Ignoring this interpolation, Jessamy drank his lemonade, and said: “If you please, sir, what did you give those men—the park-keepers, and the cowman?”

“Never mind that!” replied Alverstoke. “I am going to Newmarket tomorrow, and shall be away for a sennight, but when I return to London I shall try out those grays: would you like to go with me?”

The answer was plainly to be read in Jessamy’s sudden flush, and kindling eyes.

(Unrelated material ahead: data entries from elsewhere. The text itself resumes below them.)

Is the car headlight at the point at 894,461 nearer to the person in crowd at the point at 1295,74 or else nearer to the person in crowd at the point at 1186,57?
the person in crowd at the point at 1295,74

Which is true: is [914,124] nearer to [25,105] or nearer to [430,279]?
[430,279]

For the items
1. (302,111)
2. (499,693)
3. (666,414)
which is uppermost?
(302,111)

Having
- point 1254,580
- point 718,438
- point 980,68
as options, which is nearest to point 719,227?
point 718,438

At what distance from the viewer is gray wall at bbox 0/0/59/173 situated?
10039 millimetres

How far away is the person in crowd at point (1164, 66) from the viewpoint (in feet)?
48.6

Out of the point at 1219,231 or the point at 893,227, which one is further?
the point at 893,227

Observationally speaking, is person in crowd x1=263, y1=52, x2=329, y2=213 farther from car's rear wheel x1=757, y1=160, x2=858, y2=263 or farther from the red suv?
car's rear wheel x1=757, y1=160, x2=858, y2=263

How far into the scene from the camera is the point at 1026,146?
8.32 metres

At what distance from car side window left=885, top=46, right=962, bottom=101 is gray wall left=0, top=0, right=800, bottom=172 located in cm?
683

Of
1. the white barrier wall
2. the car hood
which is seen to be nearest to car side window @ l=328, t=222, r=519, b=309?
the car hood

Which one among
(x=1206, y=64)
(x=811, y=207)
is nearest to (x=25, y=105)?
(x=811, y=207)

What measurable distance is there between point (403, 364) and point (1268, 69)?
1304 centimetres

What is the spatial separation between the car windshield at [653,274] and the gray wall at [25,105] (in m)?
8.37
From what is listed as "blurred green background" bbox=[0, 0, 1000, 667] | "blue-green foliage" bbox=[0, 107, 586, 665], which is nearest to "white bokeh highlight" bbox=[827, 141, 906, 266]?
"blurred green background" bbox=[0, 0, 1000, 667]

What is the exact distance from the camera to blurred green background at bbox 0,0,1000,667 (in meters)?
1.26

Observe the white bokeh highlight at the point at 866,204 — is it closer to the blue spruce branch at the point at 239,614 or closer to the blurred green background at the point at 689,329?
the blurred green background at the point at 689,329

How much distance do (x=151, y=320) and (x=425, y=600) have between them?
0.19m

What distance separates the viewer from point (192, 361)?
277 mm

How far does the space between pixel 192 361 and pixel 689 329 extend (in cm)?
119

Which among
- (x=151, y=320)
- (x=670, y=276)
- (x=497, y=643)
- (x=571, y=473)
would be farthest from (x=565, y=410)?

He gasped: “
Sir
—.’”

but, an instant later, his countenance hardened, and he said: “I would like it very much, sir—but—but—I
must
repay you for the sum you expended to save Luff!”

This declaration confronted Alverstoke at once with a novel situation, and a dilemma. No other member of his family had ever felt it incumbent upon him (or her) to repay the sums he had from time to time disbursed: all too many of them demanded unlimited largesse as a right; and not two hours previously he had registered a silent vow to decline to assume the smallest responsibility for Fred Merriville’s sons. That was one thing. He now discovered that it was quite another to allow a stripling to hand over to him, out of what he guessed to be a small allowance, whatever sum Charles Trevor had been obliged to spend on Lufra’s behalf. Fighting against fate, he said: “Believe me, it is quite unnecessary! I neither know nor care what it cost to redeem Lufra—and if you badger me on this very boring matter I shall not invite you to go with me when I try out my new team!”

There was a moment’s tense silence; then Jessamy raised his eyes, no longer glowing, but uncomfortably austere. “Very well, sir,” he said quietly. “Will you tell me, if you please, what I owe you?”

“No, young Stiff-rump! I will not!”

“I beg your pardon, sir, but there is no reason that I know of why you should be obliged to pay for my dog’s trespass.”

“Then you cannot be aware that your father—er—commended you all to my care,” replied his lordship, driven into the last ditch.

“My sister told me something of the sort,” said Jessamy, frowning, “but I don’t see how that can have been, for I know he left no Will.”

‘‘Since the matter was between him and me. it would be astonishing if you did see how it came about. It doesn’t concern you. As for Luff’s misdemeanour, I wish to hear no more about it. Don’t take him into the Green Park again!”